- _Directions for this task_:
Lines from the one containing "class: Mammalia" through the last one in the data below: write them out word for word, and only them.
================
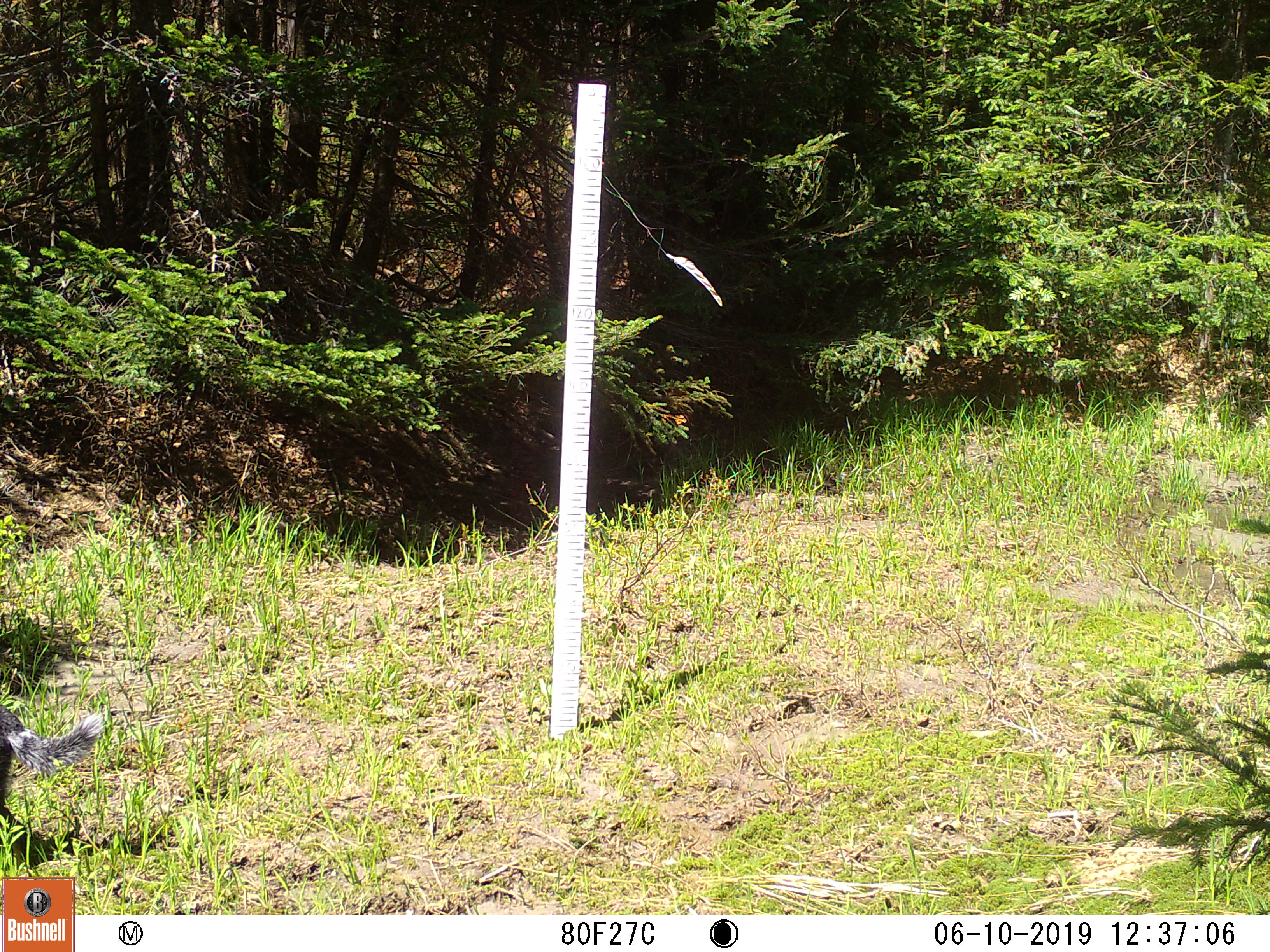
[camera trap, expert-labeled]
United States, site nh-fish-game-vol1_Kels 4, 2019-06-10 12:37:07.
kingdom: Animalia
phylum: Chordata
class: Mammalia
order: Carnivora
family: Canidae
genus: Canis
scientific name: Canis familiaris familiaris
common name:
================
- _Result below_:
class: Mammalia
order: Carnivora
family: Canidae
genus: Canis
scientific name: Canis familiaris familiaris
common name:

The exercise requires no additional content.